TEXT UNDER STUDY
[Start of section]

The pitch of Sustainable NZ is a solid one. They would put environmentalism at the heart of any and all governments, by being willing to work with either major party, and being generally pro-business. There is almost certainly a constituency for it, and one that is almost certainly growing. People sometimes scoff at the idea of voters swinging between National and the Greens, but it is a real phenomenon. Sustainability NZ will argue that they can be the intermediary step in between.

It would have been a much more solid pitch as recently as the 2014 election, but now feels out of step with events. Among the current three-headed government, the Greens have been the party most willing to nuzzle up to National. They gave up an awful lot in other areas, in order to both get a few wins out of the other parties of government, and to get National’s agreement on climate change legislation.

By any objective measure, the Zero Carbon Bill has been the most consensus driven piece of legislation in this current term of parliament. The idea of “working with” a party being defined by simply putting them in government is an odd one, and not really reflective of how MMP now works.

Vernon Tava’s pitch is firmly rooted in the debates that swirled around the 2015 co-leadership race. But the problem for his new party is that his side of that debate did actually win that contest – it’s just that the candidate that benefitted was James Shaw.

[End of section]

Records from a data collection:
[Start of section]

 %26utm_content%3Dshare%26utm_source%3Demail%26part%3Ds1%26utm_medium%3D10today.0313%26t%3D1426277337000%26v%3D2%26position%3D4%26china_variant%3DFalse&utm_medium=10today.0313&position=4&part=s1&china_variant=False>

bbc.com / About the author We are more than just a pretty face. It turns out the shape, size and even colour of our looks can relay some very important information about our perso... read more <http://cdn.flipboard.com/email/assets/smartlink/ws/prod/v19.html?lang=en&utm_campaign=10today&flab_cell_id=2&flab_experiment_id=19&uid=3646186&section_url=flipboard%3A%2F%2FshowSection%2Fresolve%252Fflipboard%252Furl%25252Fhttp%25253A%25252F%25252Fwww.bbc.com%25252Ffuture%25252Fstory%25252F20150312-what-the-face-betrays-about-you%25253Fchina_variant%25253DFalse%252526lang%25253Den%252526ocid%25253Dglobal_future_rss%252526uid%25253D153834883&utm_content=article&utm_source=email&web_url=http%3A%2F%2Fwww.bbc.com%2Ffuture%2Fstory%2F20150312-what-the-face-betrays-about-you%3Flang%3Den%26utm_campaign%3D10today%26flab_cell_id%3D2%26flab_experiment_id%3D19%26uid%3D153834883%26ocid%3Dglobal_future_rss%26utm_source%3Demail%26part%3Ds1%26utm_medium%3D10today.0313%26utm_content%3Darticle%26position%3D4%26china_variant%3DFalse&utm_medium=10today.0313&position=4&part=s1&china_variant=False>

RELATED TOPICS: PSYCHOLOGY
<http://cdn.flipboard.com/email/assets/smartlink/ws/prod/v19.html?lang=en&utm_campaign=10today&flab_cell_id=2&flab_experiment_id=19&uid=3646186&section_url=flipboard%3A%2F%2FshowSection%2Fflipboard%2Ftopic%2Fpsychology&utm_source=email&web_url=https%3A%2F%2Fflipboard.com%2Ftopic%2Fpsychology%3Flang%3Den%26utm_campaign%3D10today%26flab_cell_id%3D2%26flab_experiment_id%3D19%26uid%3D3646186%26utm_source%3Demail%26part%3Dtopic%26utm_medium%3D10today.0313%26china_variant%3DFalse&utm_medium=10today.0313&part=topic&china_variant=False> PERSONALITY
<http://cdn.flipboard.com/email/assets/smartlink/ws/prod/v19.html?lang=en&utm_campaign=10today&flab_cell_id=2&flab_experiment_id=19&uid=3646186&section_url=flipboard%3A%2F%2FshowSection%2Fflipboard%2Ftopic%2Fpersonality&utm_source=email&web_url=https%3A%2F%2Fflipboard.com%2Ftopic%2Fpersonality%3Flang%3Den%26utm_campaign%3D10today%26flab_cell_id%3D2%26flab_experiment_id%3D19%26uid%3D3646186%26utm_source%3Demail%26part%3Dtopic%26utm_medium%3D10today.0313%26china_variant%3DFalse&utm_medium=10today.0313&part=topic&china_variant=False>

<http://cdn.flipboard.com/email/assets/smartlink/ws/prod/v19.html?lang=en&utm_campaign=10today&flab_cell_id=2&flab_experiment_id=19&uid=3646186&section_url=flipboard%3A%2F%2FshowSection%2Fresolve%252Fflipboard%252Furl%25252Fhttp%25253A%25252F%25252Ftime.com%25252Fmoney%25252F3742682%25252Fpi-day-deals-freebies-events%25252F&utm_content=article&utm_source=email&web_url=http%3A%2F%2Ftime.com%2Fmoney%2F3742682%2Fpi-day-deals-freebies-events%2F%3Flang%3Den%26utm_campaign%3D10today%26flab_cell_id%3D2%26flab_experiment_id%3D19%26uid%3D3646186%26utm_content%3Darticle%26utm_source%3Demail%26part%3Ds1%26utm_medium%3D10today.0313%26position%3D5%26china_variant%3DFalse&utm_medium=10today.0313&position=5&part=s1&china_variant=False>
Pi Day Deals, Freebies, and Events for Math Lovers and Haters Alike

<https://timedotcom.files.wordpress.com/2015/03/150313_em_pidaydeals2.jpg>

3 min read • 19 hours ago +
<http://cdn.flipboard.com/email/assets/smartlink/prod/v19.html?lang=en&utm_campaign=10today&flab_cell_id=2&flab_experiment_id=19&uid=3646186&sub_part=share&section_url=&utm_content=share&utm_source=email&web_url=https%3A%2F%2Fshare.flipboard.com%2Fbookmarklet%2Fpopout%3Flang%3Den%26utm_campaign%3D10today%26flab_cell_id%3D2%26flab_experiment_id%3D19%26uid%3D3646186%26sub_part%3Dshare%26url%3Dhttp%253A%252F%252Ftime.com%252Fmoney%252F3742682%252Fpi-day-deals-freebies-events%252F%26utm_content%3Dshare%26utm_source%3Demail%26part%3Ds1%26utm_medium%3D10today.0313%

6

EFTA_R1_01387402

[End of section]

ACTIVITY LIST
- a) In the commentary on Sustainable NZ, which legislation is called the most consensus driven of the current parliamentary term?
- b) Duplicate everything in the commentary on Sustainable NZ from "By any objective" down to "MMP now works.".
- c) Pick up the commentary on Sustainable NZ and keep writing from the point where it stops.

PER-TASK ANSWERS
- a) The Zero Carbon Bill.

- b)
By any objective measure, the Zero Carbon Bill has been the most consensus driven piece of legislation in this current term of parliament. The idea of “working with” a party being defined by simply putting them in government is an odd one, and not really reflective of how MMP now works.

- c)
The various candidates in the 2015 Green Party co-leadership race (via Twitter)

Speaking to Kim Hill on Morning Report today, Tava suggested that huge swathes of the Green party membership are unhappy with Shaw, because he has compromised too much with other parties. There is some compelling evidence that this is true – witness for example the recent departure of prominent activist Jack McDonald, who went out the door taking swings at Shaw the Sellout. This isn’t a new phenomenon – most of the radical left has been contemptuous of the Greens for decades now.

But if that is the case, it takes a huge leap of cognitive dissonance to then land on the need for a brand new party. Because what Tava is basically saying with his point about the unhappy Green left is that in parliamentary terms, the new party he wants to put into government already exists.

Instead, he is left arguing against a phantom version of the Greens. That version is a party of Morris Dancing and micro-aggressions, of socialism and hurling the economy back to the Stone Age. Incidentally, it is the version of the Greens that primarily exists in right wing media, on radio stations like Newstalk ZB and websites like Kiwiblog.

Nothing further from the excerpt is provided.